By Vance Sterling·9 min read·April 5, 2026

I have watched more than 40 AI projects blow through their timelines in 20 years of banking IT. Not by weeks. By quarters. A project scoped for six months ships in fourteen. A 'quick pilot' drags on for a year. The pattern is so consistent that I stopped asking 'will this timeline slip?' and started asking 'by how much?'

The problem is not that teams are slow. The problem is that most AI timelines are fiction. They are built to satisfy a budget cycle, not to reflect how AI projects actually unfold. And when reality collides with fiction, reality wins every time.

The Three Reasons AI Timelines Fail

Reason 1: You planned backwards from a date instead of forward from your data. Most AI timelines start with a target launch date — 'we need this live by Q3' — and work backwards. The team divides the available weeks into phases and calls it a plan. This works for software development where the inputs are known. It does not work for AI, where the single biggest variable — your data quality — is unknown until you actually look at it.

I watched a fraud detection project at a regional bank budget 3 weeks for data preparation. They assumed the transaction data was clean because it came from their core banking system. It was not. Duplicate records, inconsistent merchant codes, and three different date formats across two legacy systems. Data prep took 11 weeks. The rest of the timeline was fiction from Week 4 onward.

Reason 2: You treated integration as a line item instead of a phase. The model works in a notebook. Now put it into production. That sentence contains about 60% of the actual project work, and most timelines give it 20% of the time. Integration means API design, authentication, error handling, monitoring, fallback logic, logging, load testing, and getting sign-off from security, compliance, and infrastructure teams. Each of those teams has their own queue and their own priorities.

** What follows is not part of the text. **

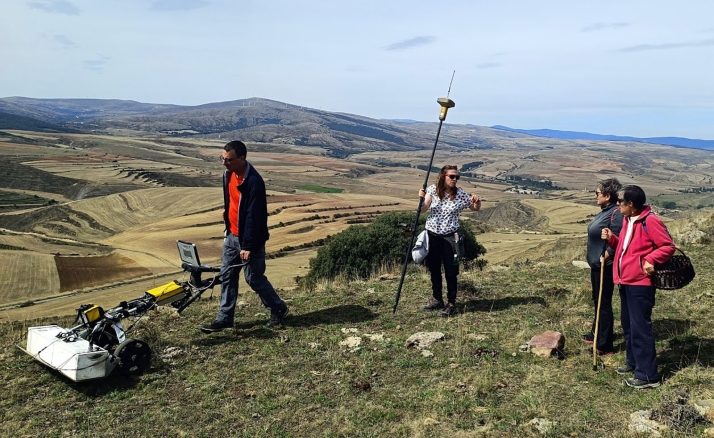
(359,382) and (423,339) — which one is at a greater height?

Reason 3: You did not plan for the learning curve. AI projects generate surprises. The model performs well on test data but poorly on edge cases. The business team changes the success criteria after seeing the first demo. The vendor's API has a rate limit nobody mentioned in the sales call. Each surprise adds days or weeks, and the timeline has no buffer because it was built to look aggressive in a steering committee slide.

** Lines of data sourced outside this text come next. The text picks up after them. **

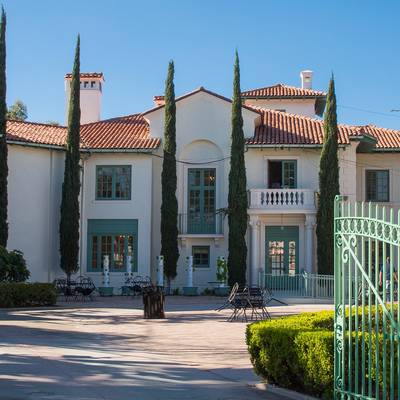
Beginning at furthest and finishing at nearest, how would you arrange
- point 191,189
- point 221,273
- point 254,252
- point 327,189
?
point 191,189, point 254,252, point 221,273, point 327,189

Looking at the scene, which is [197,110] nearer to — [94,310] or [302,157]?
[302,157]

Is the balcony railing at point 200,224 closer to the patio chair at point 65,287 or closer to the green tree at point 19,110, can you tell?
the patio chair at point 65,287

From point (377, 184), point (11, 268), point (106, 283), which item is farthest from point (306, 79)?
point (11, 268)

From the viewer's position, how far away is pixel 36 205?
103 feet

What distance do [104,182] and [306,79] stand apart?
55.3ft

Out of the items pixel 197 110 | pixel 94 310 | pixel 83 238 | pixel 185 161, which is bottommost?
pixel 94 310

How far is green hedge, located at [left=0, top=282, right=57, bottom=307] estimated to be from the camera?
2297 centimetres

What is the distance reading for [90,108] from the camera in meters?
39.3

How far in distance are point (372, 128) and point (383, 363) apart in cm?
3254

Why 90 Days Is the Right Frame

After two decades of seeing 6-month plans fail and 12-month plans get cancelled, I landed on 90 days as the right timeframe for an AI project's first deployment. Not because every AI project can ship in 90 days. Some cannot. But because 90 days forces the right behaviors.

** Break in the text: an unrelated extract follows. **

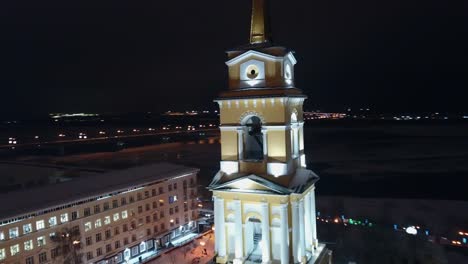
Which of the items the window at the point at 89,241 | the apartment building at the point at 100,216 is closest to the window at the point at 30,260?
the apartment building at the point at 100,216

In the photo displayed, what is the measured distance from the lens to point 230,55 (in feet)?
47.4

At 90 days, you cannot boil the ocean. You have to pick one use case, one data source, one user group. That constraint is a feature, not a bug. The projects that try to solve everything at once are the ones that deliver nothing in twelve months.

At 90 days, you have to make decisions fast. When week 3 reveals a data quality problem, you cannot defer it to 'Phase 2.' You fix it now or you descope. Both are better than pretending the problem will solve itself later.

At 90 days, executives stay engaged. A 6-month project loses executive attention by month 2. A 90-day project with weekly checkpoints keeps the sponsor invested because the finish line is always visible.

The 4-Phase, 90-Day Framework

This is the framework I have used on every AI project since 2019. It is not theoretical. It has shipped document classification systems, fraud detection models, customer routing engines, and compliance automation tools across three different banks.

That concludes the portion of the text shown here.